_ЗАДАНИЕ:_ Перепишите отрывок из текста о протесте жильцов: начните с места, где стоят слова «Все были взволнованны.», и остановитесь после слов «людей, проживающих там.». В этом отрывке замените «жилой комплекс» на «жилой квартал».

_ФРАГМЕНТ ИСТОЧНИКА:_
########
Все были взволнованны. Люди делились со мной тем, что больше не думают о протесте только как своей борьбе за понижение ренты. Одна из турчанок немецкого происхождения, Нериман Тансер, рассказывала, что она приобрела нечто большее, чем понижение арендной платы. Это привело ее к «пониманию того, сколько прекрасных людей живет по соседству с тобой». Они все были там и раньше, но не замечали друг друга. А теперь вот они – все рядом. Когда люди жили в Турции, женщины относились ко всей своей деревне как к «дому». Но когда они приехали в Германию, им пришлось научиться относиться к дому как к четырем стенам и пространству внутри них. Такое отщипанное, сморщенное чувство дома. А когда поднялись все эти протесты, чувство дома снова расширилось, охватив весь жилой комплекс и плотную сеть людей, проживающих там.
########
Сохранённые записи данных:
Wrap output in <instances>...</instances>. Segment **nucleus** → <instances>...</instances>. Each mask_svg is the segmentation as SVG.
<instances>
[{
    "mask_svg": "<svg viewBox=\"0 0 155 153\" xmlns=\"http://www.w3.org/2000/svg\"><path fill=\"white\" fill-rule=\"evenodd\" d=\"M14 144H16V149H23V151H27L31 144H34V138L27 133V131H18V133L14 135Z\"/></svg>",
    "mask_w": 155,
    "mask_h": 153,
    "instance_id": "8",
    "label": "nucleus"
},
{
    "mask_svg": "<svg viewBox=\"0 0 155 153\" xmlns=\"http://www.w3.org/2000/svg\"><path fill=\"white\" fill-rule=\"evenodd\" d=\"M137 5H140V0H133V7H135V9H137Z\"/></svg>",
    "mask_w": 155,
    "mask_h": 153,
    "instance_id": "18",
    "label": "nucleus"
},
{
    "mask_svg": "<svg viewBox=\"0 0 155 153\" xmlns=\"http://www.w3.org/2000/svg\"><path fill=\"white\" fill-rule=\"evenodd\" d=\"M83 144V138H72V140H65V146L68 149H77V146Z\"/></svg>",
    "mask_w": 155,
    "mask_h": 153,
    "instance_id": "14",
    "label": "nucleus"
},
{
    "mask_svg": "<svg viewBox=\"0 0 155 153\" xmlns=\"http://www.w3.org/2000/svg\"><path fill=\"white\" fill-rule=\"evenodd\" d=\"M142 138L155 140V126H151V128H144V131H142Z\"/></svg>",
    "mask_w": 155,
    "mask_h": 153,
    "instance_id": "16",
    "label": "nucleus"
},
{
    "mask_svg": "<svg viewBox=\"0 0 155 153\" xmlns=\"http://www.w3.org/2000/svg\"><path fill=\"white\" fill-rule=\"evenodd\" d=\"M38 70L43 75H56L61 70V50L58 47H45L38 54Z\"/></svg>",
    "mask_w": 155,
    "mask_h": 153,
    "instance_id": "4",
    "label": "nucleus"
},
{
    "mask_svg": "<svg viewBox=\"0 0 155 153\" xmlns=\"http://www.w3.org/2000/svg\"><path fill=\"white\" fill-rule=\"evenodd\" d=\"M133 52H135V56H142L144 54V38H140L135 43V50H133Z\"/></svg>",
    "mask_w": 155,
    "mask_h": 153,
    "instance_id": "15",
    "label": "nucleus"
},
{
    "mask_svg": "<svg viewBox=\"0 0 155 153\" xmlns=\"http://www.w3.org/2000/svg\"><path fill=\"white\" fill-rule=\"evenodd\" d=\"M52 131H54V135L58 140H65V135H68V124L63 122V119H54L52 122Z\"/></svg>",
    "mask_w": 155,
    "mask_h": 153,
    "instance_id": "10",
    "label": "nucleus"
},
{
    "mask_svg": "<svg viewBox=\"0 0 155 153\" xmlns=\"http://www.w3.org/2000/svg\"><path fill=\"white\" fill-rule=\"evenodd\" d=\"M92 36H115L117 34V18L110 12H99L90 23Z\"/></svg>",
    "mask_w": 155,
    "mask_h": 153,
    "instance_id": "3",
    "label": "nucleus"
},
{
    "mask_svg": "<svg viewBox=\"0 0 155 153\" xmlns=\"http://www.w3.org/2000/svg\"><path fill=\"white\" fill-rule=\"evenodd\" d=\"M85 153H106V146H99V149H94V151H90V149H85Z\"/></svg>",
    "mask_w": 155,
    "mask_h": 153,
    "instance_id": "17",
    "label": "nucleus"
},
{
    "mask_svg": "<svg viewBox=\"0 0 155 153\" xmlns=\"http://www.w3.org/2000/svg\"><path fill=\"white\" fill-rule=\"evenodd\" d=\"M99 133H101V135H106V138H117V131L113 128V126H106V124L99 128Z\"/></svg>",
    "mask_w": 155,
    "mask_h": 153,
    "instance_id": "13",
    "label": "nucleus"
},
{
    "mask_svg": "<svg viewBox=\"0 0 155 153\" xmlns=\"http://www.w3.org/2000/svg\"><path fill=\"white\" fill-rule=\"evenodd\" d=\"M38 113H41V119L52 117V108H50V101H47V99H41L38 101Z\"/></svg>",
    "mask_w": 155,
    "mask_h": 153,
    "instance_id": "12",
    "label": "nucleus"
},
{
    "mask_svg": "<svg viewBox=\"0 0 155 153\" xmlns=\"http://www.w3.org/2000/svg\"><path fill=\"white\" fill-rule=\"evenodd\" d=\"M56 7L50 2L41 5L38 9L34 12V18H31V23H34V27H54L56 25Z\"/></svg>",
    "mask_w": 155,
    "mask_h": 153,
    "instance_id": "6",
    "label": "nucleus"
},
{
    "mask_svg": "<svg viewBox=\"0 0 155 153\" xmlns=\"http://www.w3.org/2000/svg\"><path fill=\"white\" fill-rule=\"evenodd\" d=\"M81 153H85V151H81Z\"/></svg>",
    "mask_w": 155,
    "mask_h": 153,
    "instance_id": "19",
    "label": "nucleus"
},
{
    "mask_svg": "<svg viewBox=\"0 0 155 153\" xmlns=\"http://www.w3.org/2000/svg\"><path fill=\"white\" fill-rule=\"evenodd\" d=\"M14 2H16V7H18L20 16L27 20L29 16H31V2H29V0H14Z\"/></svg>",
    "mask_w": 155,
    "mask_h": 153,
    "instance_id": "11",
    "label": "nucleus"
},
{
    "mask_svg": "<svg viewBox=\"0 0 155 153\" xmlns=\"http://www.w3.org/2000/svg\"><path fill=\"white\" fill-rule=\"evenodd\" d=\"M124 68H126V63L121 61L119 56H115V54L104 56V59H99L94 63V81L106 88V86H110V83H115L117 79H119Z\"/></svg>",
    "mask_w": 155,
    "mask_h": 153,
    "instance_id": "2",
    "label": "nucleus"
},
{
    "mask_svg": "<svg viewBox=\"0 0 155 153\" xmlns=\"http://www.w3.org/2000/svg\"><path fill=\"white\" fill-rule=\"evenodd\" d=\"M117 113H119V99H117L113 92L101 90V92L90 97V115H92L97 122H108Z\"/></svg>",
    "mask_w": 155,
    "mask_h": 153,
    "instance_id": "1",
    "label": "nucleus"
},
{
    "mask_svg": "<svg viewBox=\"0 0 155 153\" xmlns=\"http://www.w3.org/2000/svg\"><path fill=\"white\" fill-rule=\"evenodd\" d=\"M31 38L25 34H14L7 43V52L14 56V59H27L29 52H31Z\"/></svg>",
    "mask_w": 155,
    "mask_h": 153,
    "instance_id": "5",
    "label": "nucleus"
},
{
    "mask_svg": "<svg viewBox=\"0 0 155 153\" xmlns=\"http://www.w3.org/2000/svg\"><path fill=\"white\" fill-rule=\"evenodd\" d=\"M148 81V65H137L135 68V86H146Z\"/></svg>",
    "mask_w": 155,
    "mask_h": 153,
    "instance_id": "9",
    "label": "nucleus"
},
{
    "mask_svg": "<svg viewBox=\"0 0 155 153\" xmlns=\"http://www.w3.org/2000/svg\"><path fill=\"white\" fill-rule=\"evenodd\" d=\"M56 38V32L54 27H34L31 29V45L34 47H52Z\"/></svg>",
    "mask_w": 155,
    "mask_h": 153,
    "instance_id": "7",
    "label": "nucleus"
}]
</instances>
########
_ПОЛЕ ОТВЕТА:_
Все были взволнованны. Люди делились со мной тем, что больше не думают о протесте только как своей борьбе за понижение ренты. Одна из турчанок немецкого происхождения, Нериман Тансер, рассказывала, что она приобрела нечто большее, чем понижение арендной платы. Это привело ее к «пониманию того, сколько прекрасных людей живет по соседству с тобой». Они все были там и раньше, но не замечали друг друга. А теперь вот они – все рядом. Когда люди жили в Турции, женщины относились ко всей своей деревне как к «дому». Но когда они приехали в Германию, им пришлось научиться относиться к дому как к четырем стенам и пространству внутри них. Такое отщипанное, сморщенное чувство дома. А когда поднялись все эти протесты, чувство дома снова расширилось, охватив весь жилой квартал и плотную сеть людей, проживающих там.